空中戦ならば現状レーナ皇女は攻撃する手段が魔法ぐらいになるため俺が避けながら俺の上に乗ったレリアが魔法を放ち続ければいつかは倒せるだろう…だがそれが出来ない。理由は簡単、離陸する際に生じる隙に確実に攻撃を入れてくるからだ。

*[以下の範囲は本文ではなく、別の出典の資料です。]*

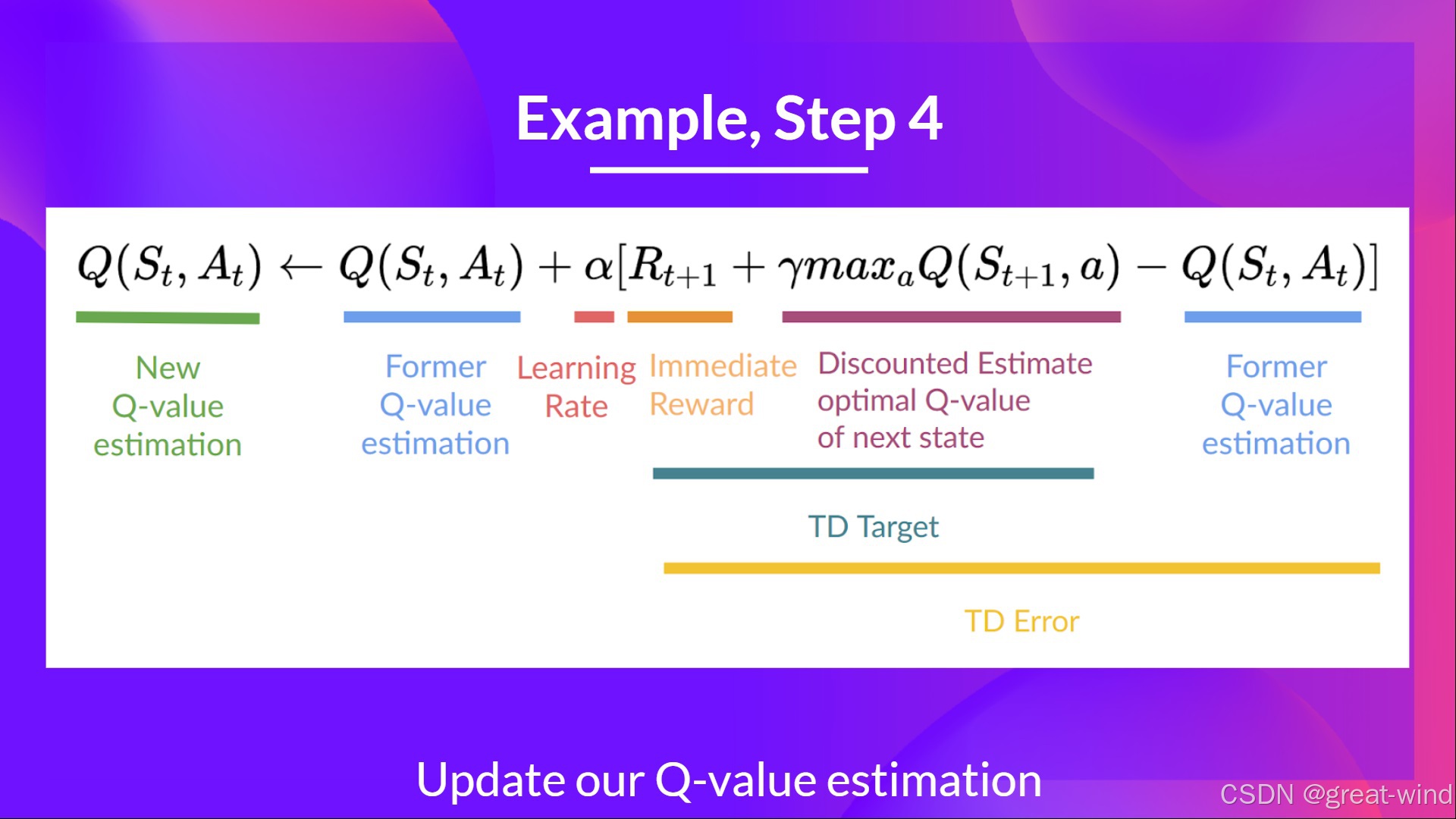 Example, Step 4

$Q(S_t, A_t) \leftarrow Q(S_t, A_t) + \alpha[R_{t+1} + \gamma max_a Q(S_{t+1}, a) - Q(S_t, A_t)]$

New Q-value estimation

Former Q-value estimation

Learning Rate

Immediate Reward

Discounted Estimate optimal Q-value of next state

Former Q-value estimation

TD Target

TD Error

Update our Q-value estimation

CSDN @great-wind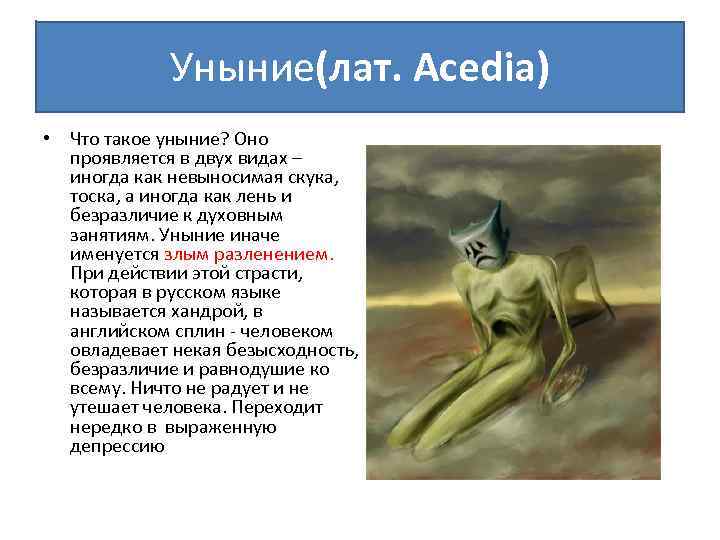 Уныние(лат. Acedia)

• Что такое уныние? Оно проявляется в двух видах – иногда как невыносимая скука, тоска, а иногда как лень и безразличие к духовным занятиям. Уныние иначе именуется злым разленением. При действии этой страсти, которая в русском языке называется хандрой, в английском сплин - человеком овладевает некая безысходность, безразличие и равнодушие ко всему. Ничто не радует и не утешает человека. Переходит нередко в выраженную депрессию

強制地上戦…なお相性不利。なんとも厳しい戦いな気がする。
「…リファル、私達は攻めれません。ですから受け身で攻撃しますよ」
そう言ったレリアは髪色が水色へと変化し、辺りに冷気が漂う…氷属性の属性身体強化だ。受け身になりながらも確実に攻撃を当てるつもりだろう、一応レーナ皇女を捉えれるように瞳だけは雷属性の強化がされてる。
「あら、攻めなくなったわね。もしかして諦め…じゃないようね。良いわよ?どんな策でも突き破ってあげる…!」
レーナ皇女の属性身体強化による金色に輝く髪が一際強く輝いた気がする。髪の間でピリピリなってる事から属性身体強化による強化度合いを強めたのだろう…
その間も俺は雷獣と戦闘を繰り広げる。こう言う戦いは召喚者は召喚者と、召喚獣は召喚獣と戦うことが多い…やはりどうしてもフィジカルの差があるのだ。
どちらかが崩れれば、崩れた方の敵が合流して1対2の構図となってしまう…そうなってしまえば勿論1体の方が不利になるわけで、俺が崩されるわけにはいかない…むしろレリアを勝利に導く為にも雷獣を崩さなければならないのだ。
雷獣を見据えると雷獣は猛速度でジグザグに動きながら近づいてくる…俺は全身に雷属性を纏いながら接近戦を興じるのだった。